----- SOURCE DOCUMENT
2005 Horatio Alger Award Winner
"There is nothing more important in your business or personal life than integrity."
The son of Russian immigrants, Sam Fox was born in the small town of Desloge, Missouri, in 1929. The youngest of seven children, he lived in a home with running water and two stoves for heat, but without heat in the bedrooms. Fox remembers going to bed in the winter and being able to see his breath. He was eight years old when his father installed flush toilets. Even though the family enjoyed few modern conveniences, Fox has fond memories of his youth. "We all looked out for each other," he says. "No one locked their doors, and I didn’t even own a house key until I was an adult. The radio was our connection with the outside world. We lived modestly, but we had a roof over our heads and food on the table so we had enough."
Fox's father traded in hides and furs, and later changed to produce. "My father never had much financial success," says Fox, "but he was a hard working, happy person who never saw the downside of anything. My mother was one of the most caring women I have ever known and never had an unkind word for anyone. She had little formal education, but she was dedicated to her family and neighbors. My parents always shared what little they had and would tell us an old saying: 'If you're not a beggar, give to a beggar'."
For three summers, beginning when he was 15, Fox and a few of his friends took a Greyhound bus to a canning factory in Illinois for the summer. They made 80 cents an hour canning peas and corn, and lived in a barracks. At the end of the summer, they collected their pay and went home. Fox put all his earnings in the bank for college.
----------
----- ENTRIES SHOWN
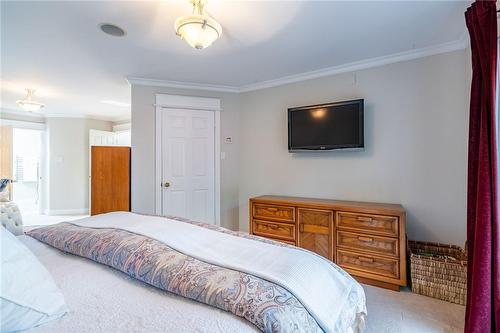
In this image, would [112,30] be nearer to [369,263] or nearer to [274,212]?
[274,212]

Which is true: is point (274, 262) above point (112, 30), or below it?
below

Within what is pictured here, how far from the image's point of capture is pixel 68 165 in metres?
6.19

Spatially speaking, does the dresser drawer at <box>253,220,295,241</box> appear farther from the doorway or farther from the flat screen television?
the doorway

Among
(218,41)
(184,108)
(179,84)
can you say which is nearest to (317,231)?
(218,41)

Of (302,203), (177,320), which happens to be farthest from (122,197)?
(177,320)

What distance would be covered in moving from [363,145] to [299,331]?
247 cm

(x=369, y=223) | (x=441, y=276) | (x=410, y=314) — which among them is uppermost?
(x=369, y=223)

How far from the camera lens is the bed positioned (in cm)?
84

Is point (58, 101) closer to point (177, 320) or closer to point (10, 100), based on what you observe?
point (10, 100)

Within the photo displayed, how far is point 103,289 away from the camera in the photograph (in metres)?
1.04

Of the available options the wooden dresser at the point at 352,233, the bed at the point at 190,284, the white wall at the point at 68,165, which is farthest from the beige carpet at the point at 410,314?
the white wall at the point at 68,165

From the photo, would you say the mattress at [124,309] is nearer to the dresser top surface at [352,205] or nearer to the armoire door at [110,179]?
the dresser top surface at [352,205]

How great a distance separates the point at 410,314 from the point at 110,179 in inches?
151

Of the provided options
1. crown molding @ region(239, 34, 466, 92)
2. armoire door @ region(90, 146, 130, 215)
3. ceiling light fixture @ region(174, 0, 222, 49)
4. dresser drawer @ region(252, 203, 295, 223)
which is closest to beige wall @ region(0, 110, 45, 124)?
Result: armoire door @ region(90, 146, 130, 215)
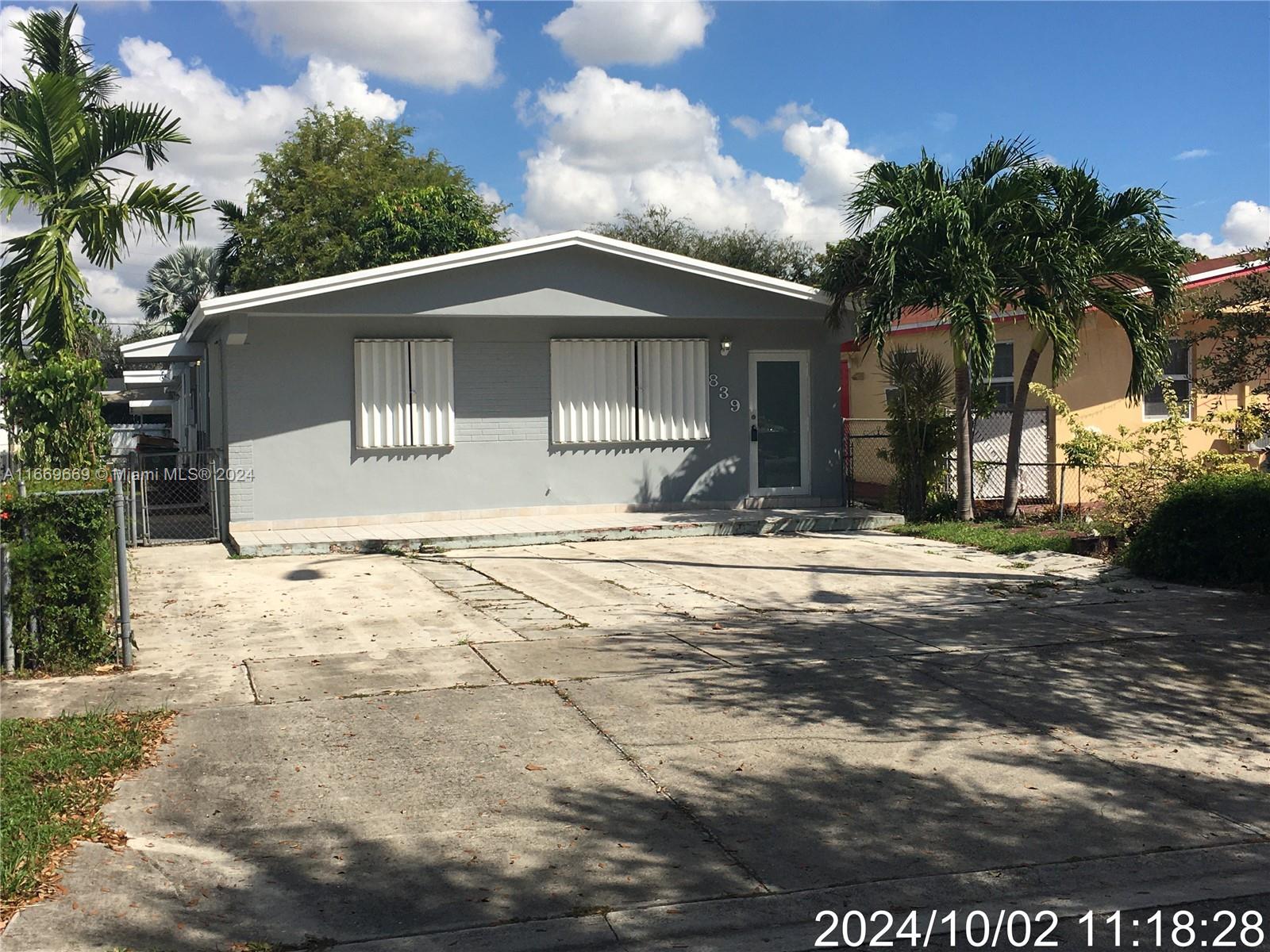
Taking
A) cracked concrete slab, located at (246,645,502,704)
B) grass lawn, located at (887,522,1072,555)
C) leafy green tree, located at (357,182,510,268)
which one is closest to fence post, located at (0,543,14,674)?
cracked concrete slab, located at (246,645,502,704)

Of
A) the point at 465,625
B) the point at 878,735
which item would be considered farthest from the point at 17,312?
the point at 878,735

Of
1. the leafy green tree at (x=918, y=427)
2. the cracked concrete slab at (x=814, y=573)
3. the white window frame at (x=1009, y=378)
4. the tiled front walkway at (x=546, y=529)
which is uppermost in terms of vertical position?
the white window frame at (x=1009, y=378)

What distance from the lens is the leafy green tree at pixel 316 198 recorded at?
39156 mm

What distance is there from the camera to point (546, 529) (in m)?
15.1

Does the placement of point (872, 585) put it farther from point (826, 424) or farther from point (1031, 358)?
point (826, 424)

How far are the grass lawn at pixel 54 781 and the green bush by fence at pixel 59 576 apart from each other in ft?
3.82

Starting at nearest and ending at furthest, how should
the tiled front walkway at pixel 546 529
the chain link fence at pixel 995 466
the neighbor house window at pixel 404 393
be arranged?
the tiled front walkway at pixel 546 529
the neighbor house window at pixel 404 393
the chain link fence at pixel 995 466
----------
◆ ACTIONS TO TAKE
• 1. Echo the passage in the Sam Fox profile from "Fox's father traded" to "bank for college.", word for word.
• 2. Continue the profile of Sam Fox, starting right after its last sentence.
The records that come after the profile of Sam Fox are separate material with no connection to it.

◆ THE REPLIES
• 1.
Fox's father traded in hides and furs, and later changed to produce. "My father never had much financial success," says Fox, "but he was a hard working, happy person who never saw the downside of anything. My mother was one of the most caring women I have ever known and never had an unkind word for anyone. She had little formal education, but she was dedicated to her family and neighbors. My parents always shared what little they had and would tell us an old saying: 'If you're not a beggar, give to a beggar'."
For three summers, beginning when he was 15, Fox and a few of his friends took a Greyhound bus to a canning factory in Illinois for the summer. They made 80 cents an hour canning peas and corn, and lived in a barracks. At the end of the summer, they collected their pay and went home. Fox put all his earnings in the bank for college.

• 2.
"I had never thought much about my future," says Fox. "But my sister Esther, who was 16 years older and practically a second mother to me, really stressed the importance of a college education. And by the time I started at Washington University, Esther was married and living in St. Louis. So I lived with her, which saved me the expense of room and board."
Like his father, Fox searched out entrepreneurial opportunities as he made his way through school. He sold Fuller brushes and collected burlap bags from feed stores and sold them to a contractor who needed them for a construction project. During the Korean War, when construction steel was precious, he collected structural steel I-beams at various wrecking sites, had them assembled by a welder, and delivered them building-ready to a man erecting a bridge on his private property. That enterprise paid a year's tuition as well as some living expenses.
Washington University changed Fox's life. "Growing up in a small Missouri town during the Depression," he says, "we were isolated. We had one mediocre newspaper. Television hadn't been invented. Our town didn't have a library. So when I got to college it was as if someone had flipped on a light switch."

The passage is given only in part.